The single market is the key component of the European Union. Soon after the Second World War, the European states joined together to form an economic union – also in the hope that countries trading with one another would not go to war. The European Coal and Steel Community developed into the European Economic Community and ultimately into the EU. Fair trade on an equal footing was and still is at the centre of the European idea and is part of the European success story.
Since then, European countries have created a common market for more than 500 million people. Workers can find employment in any of the 28 member states, and companies can offer their goods and services across international borders. The single market with its freedom of movement for goods and trade not only ensures peace, but also growth and stability in Europe. This achievement must be continuously defended, since, unfortunately, the common European market is far from perfect. For example, there are clear rules for trade with goods, but the member states too often fail to implement them properly. Poor enforcement of European laws contributes to uncertainty among consumers and damages honest companies, undermining the idea of the common market.
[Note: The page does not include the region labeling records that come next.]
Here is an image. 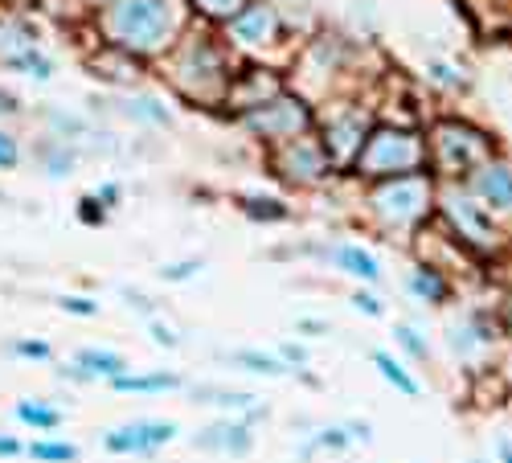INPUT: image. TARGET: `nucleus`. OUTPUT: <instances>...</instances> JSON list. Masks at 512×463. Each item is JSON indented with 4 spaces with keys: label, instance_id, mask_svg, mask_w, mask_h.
Masks as SVG:
<instances>
[{
    "label": "nucleus",
    "instance_id": "nucleus-1",
    "mask_svg": "<svg viewBox=\"0 0 512 463\" xmlns=\"http://www.w3.org/2000/svg\"><path fill=\"white\" fill-rule=\"evenodd\" d=\"M107 21H111V33L136 50H156L168 37V5L164 0H119Z\"/></svg>",
    "mask_w": 512,
    "mask_h": 463
},
{
    "label": "nucleus",
    "instance_id": "nucleus-2",
    "mask_svg": "<svg viewBox=\"0 0 512 463\" xmlns=\"http://www.w3.org/2000/svg\"><path fill=\"white\" fill-rule=\"evenodd\" d=\"M173 435H177L173 423H156V418H144V423H127V427L107 431L103 435V447L111 455H148V451L164 447Z\"/></svg>",
    "mask_w": 512,
    "mask_h": 463
},
{
    "label": "nucleus",
    "instance_id": "nucleus-3",
    "mask_svg": "<svg viewBox=\"0 0 512 463\" xmlns=\"http://www.w3.org/2000/svg\"><path fill=\"white\" fill-rule=\"evenodd\" d=\"M250 443H254V435H250L246 423H238V418L213 423V427H205V431L193 439V447H201V451H222V455H246Z\"/></svg>",
    "mask_w": 512,
    "mask_h": 463
},
{
    "label": "nucleus",
    "instance_id": "nucleus-4",
    "mask_svg": "<svg viewBox=\"0 0 512 463\" xmlns=\"http://www.w3.org/2000/svg\"><path fill=\"white\" fill-rule=\"evenodd\" d=\"M74 365H78L74 377H111V382L123 377V369H127V361L119 353H107V349H82Z\"/></svg>",
    "mask_w": 512,
    "mask_h": 463
},
{
    "label": "nucleus",
    "instance_id": "nucleus-5",
    "mask_svg": "<svg viewBox=\"0 0 512 463\" xmlns=\"http://www.w3.org/2000/svg\"><path fill=\"white\" fill-rule=\"evenodd\" d=\"M234 29H238V37H246V41H267V37L275 33V13H271L267 5H250V9L234 21Z\"/></svg>",
    "mask_w": 512,
    "mask_h": 463
},
{
    "label": "nucleus",
    "instance_id": "nucleus-6",
    "mask_svg": "<svg viewBox=\"0 0 512 463\" xmlns=\"http://www.w3.org/2000/svg\"><path fill=\"white\" fill-rule=\"evenodd\" d=\"M181 377L173 373H144V377H115V390H136V394H152V390H177Z\"/></svg>",
    "mask_w": 512,
    "mask_h": 463
},
{
    "label": "nucleus",
    "instance_id": "nucleus-7",
    "mask_svg": "<svg viewBox=\"0 0 512 463\" xmlns=\"http://www.w3.org/2000/svg\"><path fill=\"white\" fill-rule=\"evenodd\" d=\"M332 259L340 263V271H349V275H361V279H377V263H373V255H365L361 246H340Z\"/></svg>",
    "mask_w": 512,
    "mask_h": 463
},
{
    "label": "nucleus",
    "instance_id": "nucleus-8",
    "mask_svg": "<svg viewBox=\"0 0 512 463\" xmlns=\"http://www.w3.org/2000/svg\"><path fill=\"white\" fill-rule=\"evenodd\" d=\"M17 418H21V423H29V427H37V431H54L62 423V414L54 406H41V402H21Z\"/></svg>",
    "mask_w": 512,
    "mask_h": 463
},
{
    "label": "nucleus",
    "instance_id": "nucleus-9",
    "mask_svg": "<svg viewBox=\"0 0 512 463\" xmlns=\"http://www.w3.org/2000/svg\"><path fill=\"white\" fill-rule=\"evenodd\" d=\"M234 361H238L242 369H250V373H267V377H283V373H287L283 361H275V357H267V353H259V349H238Z\"/></svg>",
    "mask_w": 512,
    "mask_h": 463
},
{
    "label": "nucleus",
    "instance_id": "nucleus-10",
    "mask_svg": "<svg viewBox=\"0 0 512 463\" xmlns=\"http://www.w3.org/2000/svg\"><path fill=\"white\" fill-rule=\"evenodd\" d=\"M25 451H29L37 463H74V459H78V447H70V443H50V439L29 443Z\"/></svg>",
    "mask_w": 512,
    "mask_h": 463
},
{
    "label": "nucleus",
    "instance_id": "nucleus-11",
    "mask_svg": "<svg viewBox=\"0 0 512 463\" xmlns=\"http://www.w3.org/2000/svg\"><path fill=\"white\" fill-rule=\"evenodd\" d=\"M373 361H377V369H381V377H386V382H394L402 394H418V386H414V377L390 357V353H373Z\"/></svg>",
    "mask_w": 512,
    "mask_h": 463
},
{
    "label": "nucleus",
    "instance_id": "nucleus-12",
    "mask_svg": "<svg viewBox=\"0 0 512 463\" xmlns=\"http://www.w3.org/2000/svg\"><path fill=\"white\" fill-rule=\"evenodd\" d=\"M197 402H218V406H230V410H259L250 394H234V390H193Z\"/></svg>",
    "mask_w": 512,
    "mask_h": 463
},
{
    "label": "nucleus",
    "instance_id": "nucleus-13",
    "mask_svg": "<svg viewBox=\"0 0 512 463\" xmlns=\"http://www.w3.org/2000/svg\"><path fill=\"white\" fill-rule=\"evenodd\" d=\"M17 70H25V74H37V78H50V62L41 58V54H17V58H9Z\"/></svg>",
    "mask_w": 512,
    "mask_h": 463
},
{
    "label": "nucleus",
    "instance_id": "nucleus-14",
    "mask_svg": "<svg viewBox=\"0 0 512 463\" xmlns=\"http://www.w3.org/2000/svg\"><path fill=\"white\" fill-rule=\"evenodd\" d=\"M480 185H484V193H488V197L496 193V197H500L504 205L512 201V185H508V177H504V173H488V177H484Z\"/></svg>",
    "mask_w": 512,
    "mask_h": 463
},
{
    "label": "nucleus",
    "instance_id": "nucleus-15",
    "mask_svg": "<svg viewBox=\"0 0 512 463\" xmlns=\"http://www.w3.org/2000/svg\"><path fill=\"white\" fill-rule=\"evenodd\" d=\"M13 353L17 357H33V361H50V345H41V341H17Z\"/></svg>",
    "mask_w": 512,
    "mask_h": 463
},
{
    "label": "nucleus",
    "instance_id": "nucleus-16",
    "mask_svg": "<svg viewBox=\"0 0 512 463\" xmlns=\"http://www.w3.org/2000/svg\"><path fill=\"white\" fill-rule=\"evenodd\" d=\"M127 111H136V115H144V119H156V123H164V119H168V111H164V107H156V99H136Z\"/></svg>",
    "mask_w": 512,
    "mask_h": 463
},
{
    "label": "nucleus",
    "instance_id": "nucleus-17",
    "mask_svg": "<svg viewBox=\"0 0 512 463\" xmlns=\"http://www.w3.org/2000/svg\"><path fill=\"white\" fill-rule=\"evenodd\" d=\"M414 291H418V296H435V300H439V296H443V283H439L435 275L422 271V275H414Z\"/></svg>",
    "mask_w": 512,
    "mask_h": 463
},
{
    "label": "nucleus",
    "instance_id": "nucleus-18",
    "mask_svg": "<svg viewBox=\"0 0 512 463\" xmlns=\"http://www.w3.org/2000/svg\"><path fill=\"white\" fill-rule=\"evenodd\" d=\"M398 341H402V345H406L414 357H426V345H422L418 336H414V328H398Z\"/></svg>",
    "mask_w": 512,
    "mask_h": 463
},
{
    "label": "nucleus",
    "instance_id": "nucleus-19",
    "mask_svg": "<svg viewBox=\"0 0 512 463\" xmlns=\"http://www.w3.org/2000/svg\"><path fill=\"white\" fill-rule=\"evenodd\" d=\"M201 271V263H177V267H164V279H189V275H197Z\"/></svg>",
    "mask_w": 512,
    "mask_h": 463
},
{
    "label": "nucleus",
    "instance_id": "nucleus-20",
    "mask_svg": "<svg viewBox=\"0 0 512 463\" xmlns=\"http://www.w3.org/2000/svg\"><path fill=\"white\" fill-rule=\"evenodd\" d=\"M62 308H66V312H78V316H95V312H99V304H87V300H78V296L62 300Z\"/></svg>",
    "mask_w": 512,
    "mask_h": 463
},
{
    "label": "nucleus",
    "instance_id": "nucleus-21",
    "mask_svg": "<svg viewBox=\"0 0 512 463\" xmlns=\"http://www.w3.org/2000/svg\"><path fill=\"white\" fill-rule=\"evenodd\" d=\"M197 5H201V9H209V13H234V9L242 5V0H197Z\"/></svg>",
    "mask_w": 512,
    "mask_h": 463
},
{
    "label": "nucleus",
    "instance_id": "nucleus-22",
    "mask_svg": "<svg viewBox=\"0 0 512 463\" xmlns=\"http://www.w3.org/2000/svg\"><path fill=\"white\" fill-rule=\"evenodd\" d=\"M17 164V148L9 136H0V168H13Z\"/></svg>",
    "mask_w": 512,
    "mask_h": 463
},
{
    "label": "nucleus",
    "instance_id": "nucleus-23",
    "mask_svg": "<svg viewBox=\"0 0 512 463\" xmlns=\"http://www.w3.org/2000/svg\"><path fill=\"white\" fill-rule=\"evenodd\" d=\"M152 341L173 349V345H177V332H173V328H164V324H152Z\"/></svg>",
    "mask_w": 512,
    "mask_h": 463
},
{
    "label": "nucleus",
    "instance_id": "nucleus-24",
    "mask_svg": "<svg viewBox=\"0 0 512 463\" xmlns=\"http://www.w3.org/2000/svg\"><path fill=\"white\" fill-rule=\"evenodd\" d=\"M250 214L254 218H283V209H275V205H250Z\"/></svg>",
    "mask_w": 512,
    "mask_h": 463
},
{
    "label": "nucleus",
    "instance_id": "nucleus-25",
    "mask_svg": "<svg viewBox=\"0 0 512 463\" xmlns=\"http://www.w3.org/2000/svg\"><path fill=\"white\" fill-rule=\"evenodd\" d=\"M357 308H365L369 316H377V312H381V304H377L373 296H357Z\"/></svg>",
    "mask_w": 512,
    "mask_h": 463
},
{
    "label": "nucleus",
    "instance_id": "nucleus-26",
    "mask_svg": "<svg viewBox=\"0 0 512 463\" xmlns=\"http://www.w3.org/2000/svg\"><path fill=\"white\" fill-rule=\"evenodd\" d=\"M25 447L17 443V439H0V455H21Z\"/></svg>",
    "mask_w": 512,
    "mask_h": 463
},
{
    "label": "nucleus",
    "instance_id": "nucleus-27",
    "mask_svg": "<svg viewBox=\"0 0 512 463\" xmlns=\"http://www.w3.org/2000/svg\"><path fill=\"white\" fill-rule=\"evenodd\" d=\"M283 357H287V361H304V349H295V345H287V349H283Z\"/></svg>",
    "mask_w": 512,
    "mask_h": 463
},
{
    "label": "nucleus",
    "instance_id": "nucleus-28",
    "mask_svg": "<svg viewBox=\"0 0 512 463\" xmlns=\"http://www.w3.org/2000/svg\"><path fill=\"white\" fill-rule=\"evenodd\" d=\"M0 111H13V99L9 95H0Z\"/></svg>",
    "mask_w": 512,
    "mask_h": 463
},
{
    "label": "nucleus",
    "instance_id": "nucleus-29",
    "mask_svg": "<svg viewBox=\"0 0 512 463\" xmlns=\"http://www.w3.org/2000/svg\"><path fill=\"white\" fill-rule=\"evenodd\" d=\"M504 463H512V447H504Z\"/></svg>",
    "mask_w": 512,
    "mask_h": 463
}]
</instances>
There is still much to be done in the area of working abroad. In the spirit of freedom of movement, EU citizens should be able to accept employment contracts and earn money abroad without restrictions. But in reality, work abroad is limited by bureaucracy and national requirements. This deprives people of opportunities and keeps the European economy from achieving its full potential.
The rules within the single market must be developed further to maintain its strength. Digitalisation is forcing the EU to answer completely new questions. Should autonomous vehicles be allowed to drive across international borders? What are the design requirements of a drone that can fly safely anywhere in Europe? These challenges demonstrate that a functioning single market is never complete and must be continuously revised.